About the Ethnologue


Ethnologue: Languages of the World is a comprehensive reference work cataloging all of the world’s known living languages. Since 1951, the Ethnologue has been an active research project involving hundreds of linguists and other researchers around the world. It is widely regarded to be the most comprehensive source of information of its kind.

The information in the Ethnologue will be valuable to anyone with an interest in cross-cultural communication, bilingualism, literacy rates, language planning and language policy, language development, language relationships, endangered languages, writing systems and to all with a general curiosity about languages.

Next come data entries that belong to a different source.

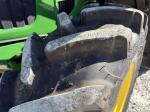 John Deere 6115D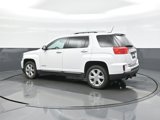 Used 2016 GMC Terrain SLT w/ Driver Alert Package I image 5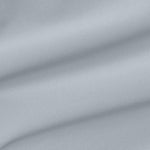 Ten Thousand 01. MENS APPAREL - MENS SHORTS - MENS SHORTS ACTIVE Men's Interval Short 7" - Liner LIGHT GREY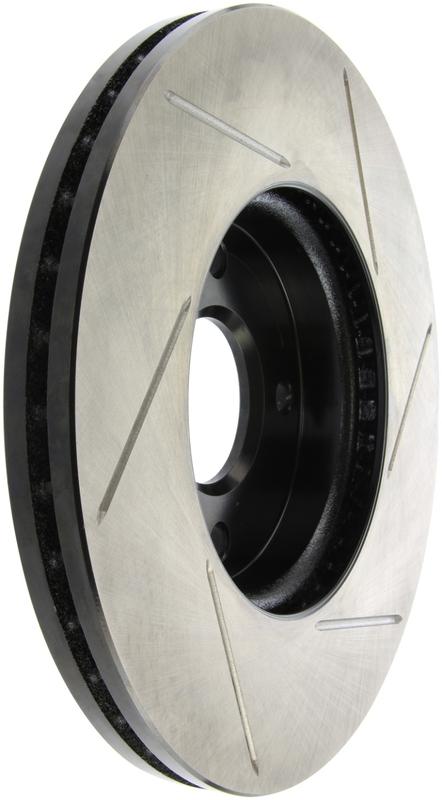 Stoptech 126.61082SR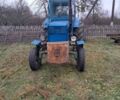 ХТЗ Другая, объемом двигателя 0 л и пробегом 0 тыс. км за 2600 $, фото 5 на Automoto.ua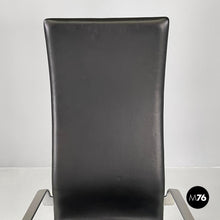 画像をギャラリービューアに読み込む, Office chair Oxford by Arne Jacobsen for Fritz Hansen, 2004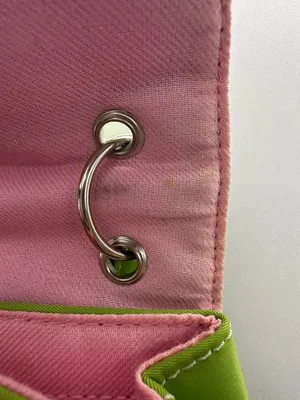 Handbag thumbnail 4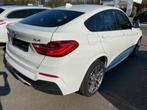 BMW X4 xDrive 20i M-PAKKET AUTOMAAT &GARANTIE (bj 2015), Te koop, Berline, Xenon verlichting, Benzine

Language descriptions in the Ethnologue

  • are organized by world area, UN region, and country

  • indicate region of use within countries

  • list alternate language and dialect names

  • specify the three-letter code from ISO 639-3

  • estimate speaker populations

  • give genetic classification of the language

  • describe language use and viability

  • identify writing scripts used

  • cite availability of literature and other products of language development

Other key features of the site:

  • statistical summaries by world area, language size, language status, language family, and country

  • extensive bibliography of references cited

  • over 200 color language maps

About the 19th edition

Over 19,000 updates have been made to the Ethnologue database since the 18th edition was released one year ago.  As a result, the descriptions of 5,438 languages contain at least one update. These include both substantive changes to the data, as well as stylistic ones as we continually seek to improve the presentation of the data. While we are always processing any feedback received from users, every year we also give proactive attention to some part of the data. In this edition we have focused on soliciting review of information on the languages of the Americas and the Pacific.

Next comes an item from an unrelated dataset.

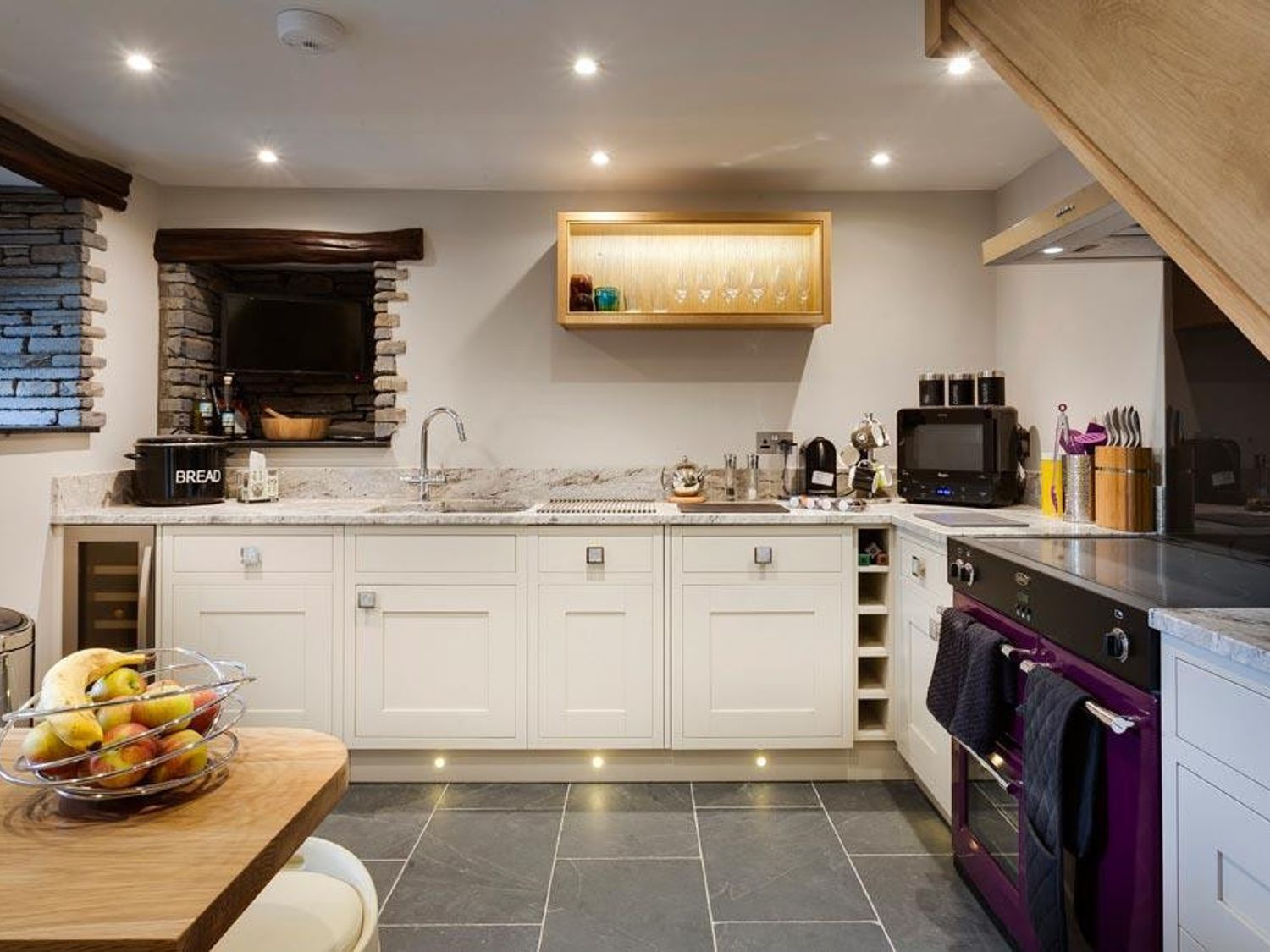 Property image 10 for SC1152868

Because languages are constantly changing and demonstrate significant internal variation, the total number of living languages in the world cannot be known precisely. Therefore that number changes as knowledge of the world’s languages improves. This edition lists a total of 7,097 living languages worldwide—a net decrease of 5 living languages since the 18th edition of Ethnologue was published one year ago. This is the result of changes in extinction status of some languages and of updating Ethnologue to keep it aligned with the ISO 639-3 inventory of languages. This edition drops 30 languages that were listed as living in the previous edition (9 being changed in status from living to extinct, 11 having been merged in the ISO standard into another language, and 10 having been removed from the standard because they were duplicates or could not be substantiated as ever having been a language). Conversely, 25 languages are newly listed as living (4 being shifted out of the status of extinct or unattested, 15 having been added by the ISO standard as not having been previously identified, and 6 being former additions to the standard that should have been added in a previous edition).

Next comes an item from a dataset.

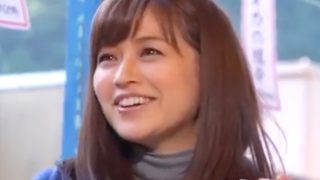 Thumbnail of post image 103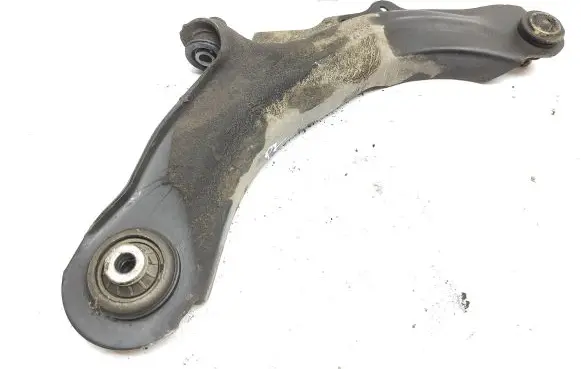 Renault Captur Front lower control arm/wishbone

In addition to living languages, Ethnologue also contains data on languages which have gone out of use since the first appearance of the publication 65 years ago. This edition lists 360 such recently extinct languages. Ancient, classical, and long-extinct languages are not listed (even though the ISO 639-3 standard assigns codes to them), unless they are in current use, such as in the scriptures or liturgy of a faith community. Such languages are included as Dormant (EGIDS 9) languages but labeled as Second Language Only.

Two improvements in the reporting of language data make their debut in this edition. First, the distinction as to whether a language is indigenous or non-indigenous in each country is a new addition to the database. When a language is not indigenous, this fact is noted in the Other comments section of the language entry. Also the summary count of living languages given in the Language counts element of each country now provides a breakdown of indigenous versus non-indigenous. Second, for a language that is used in multiple countries, the reporting of total user population at the end of the Population element now includes the second language users (with a breakdown of L1 users versus L2 users being given when the total involves both).

This edition also expands our coverage of the world by adding a separate entry for the Faroe Islands—a self-governing country within the Danish kingdom. In addition, there are a number of improvements to the language maps that appear in this edition. Albania, Macedonia and Montenegro are placed on a new map and the map for Greece has been enlarged. There are also new maps covering zoomed areas of southeastern Colombia, eastern Ghana, the Milne Bay region of Papua New Guinea, and the regions surrounding Pretoria and Johannesburg in South Africa. The maps of Sabah and Sarawak in Malaysia have been expanded from single pages to double pages.